Des Groseillers was the director at BMTC Group Inc., whose compensation included a stock option plan, and in 2010 and 2011, he gave more than $3-million worth of these options to registered charities.
Though Des Groseillers took the official receipts and claimed benefits on his income tax returns in those years, he did not declare any income in connection with the stock options. The Agence du revenu du Quebec (Revenu Quebec) added the value of these donations to Des Groseillers’ taxable income, as well as BMTC’s payroll.
Des Groseillers and BMTC appealed the assessment and the trial judge found that, according to the meaning of s. 50 of the Taxation Act, Des Groseillers had received no taxable benefit. The judge also found Revenu Quebec could not justify the assessments with any other provisions.
Revenu Quebec appealed, and the Court of Appeal found in the tax authority’s favour. The court said the trial judge had erred in finding that s. 422 could not be invoked to complement the income calculation rules laid out in ss. 47 to 58.0.7, because those sections amounted to a complete code unto themselves. The court found that, absent any statute clearly to that effect, s. 54 does not exclude the application of s. 422 in an assessment of stock-option benefits.
The court also found the value of the income is equal to the fair market value of the stock option at the time of the gift.
Des Groseillers and BMTC were granted leave to appeal to the Supreme Court of Canada.

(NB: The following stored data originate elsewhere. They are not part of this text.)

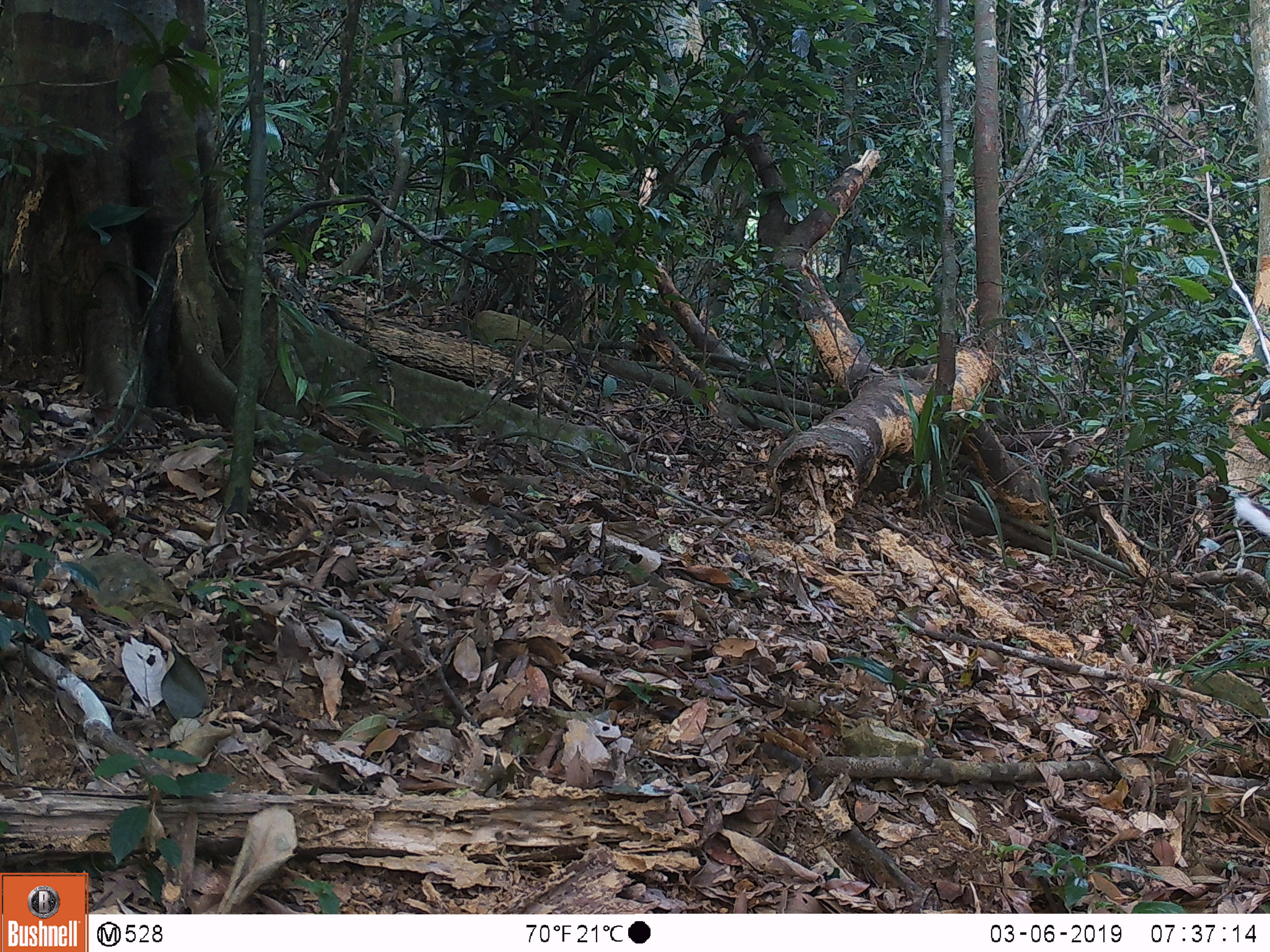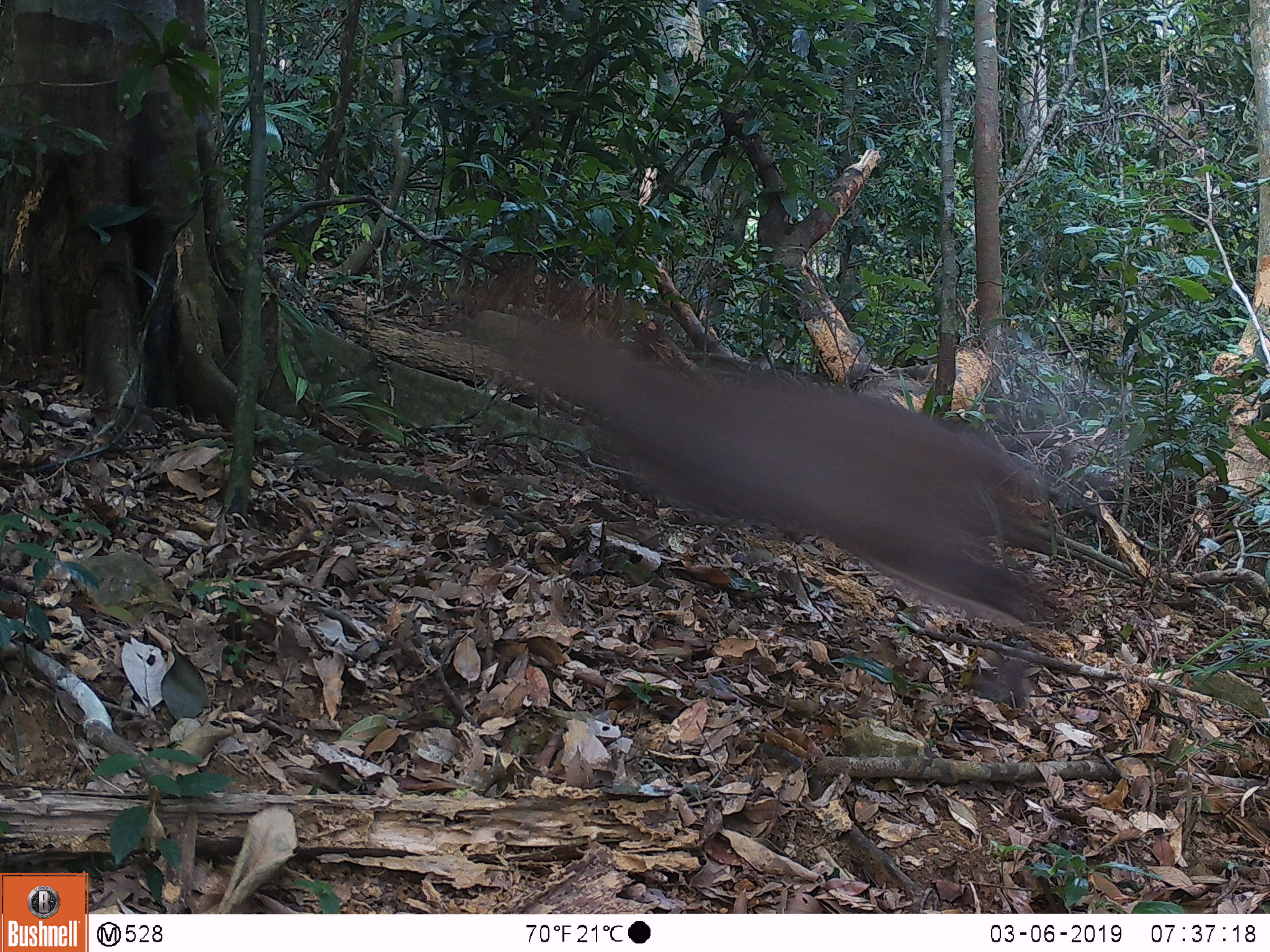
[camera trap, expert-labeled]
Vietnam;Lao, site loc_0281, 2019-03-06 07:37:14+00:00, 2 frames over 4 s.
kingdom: Animalia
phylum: Chordata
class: Mammalia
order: Artiodactyla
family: Cervidae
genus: Muntiacus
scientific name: Muntiacus rooseveltorum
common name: roosevelt's muntjac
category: roosevelts muntjac group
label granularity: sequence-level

Under s. 422, the disposition of a property by a taxpayer is “deemed to be made at the fair market value of the property at the time of the disposition,” where the taxpayer disposes of it to “any person by gift.” Des Groseillers argued s. 422 did not apply to his case because ss. 47.18 to 58.0.7 was a “complete code” that held all the necessary rules for calculating the income resulting from the issuance of securities to employees. According to the appellant, those sections also covered “all the legal fictions that the legislature considered necessary to adopt in support of those rules,” said the SCC.
Des Groseillers also said s. 54 of the Taxation Act excluded the application of s. 422. Under s. 54, if a person has agreed to sell or issue its securities to someone with whom they do “not deal at arm’s length,” they are “deemed to receive no benefit under or because of the agreement other than as provided in this division.”
The SCC said that Quebec Court of Appeal Justice Guy Cournoyer had correctly analysed the issues. He had said that s. 50 does two things. It determines the time at which this type of benefit will be taxed, and, by treating the transfer as employment income, it establishes an exception to the “general rule” that a property disposition generates a capital gain or loss. Section 422(c)(ii) attributes a value to the consideration, said Justice Cournoyer, but that “has no impact on these legal fictions,” and there is “no actual conflict” between ss. 50 and 422.
Section 422’s “broad formulation” indicates the legislature’s purpose was “to attribute to any disposition of property by a person a value equal to the fair market value of the property for the purposes of computation of income,” said Justice Cournoyer. The legislature also did not exclude the part of the legislation dealing with employee stock options from s. 422’s application when the Taxation Act was enacted in 1972, or in subsequent amendments. The legislature’s “silence in this regard is telling” because there are other express references to the non-applicability of s. 422 elsewhere in the Act.
Section 54’s effect is to give precedence to certain sections over any other section laying down “a taxing rule,” but it does not prohibit Revenu Quebec from relying on other aspects of the Taxation Act in calculating someone’s taxable income, said Justice Cournoyer.
While the trial judge’s interpretation was that ss. 47.18 to 58.0.7 was a complete code and s. 422 cannot be used to calculate income provided for within it, those sections do not “constitute a code so complete and so hermetic that the application of s. 422 is excluded.”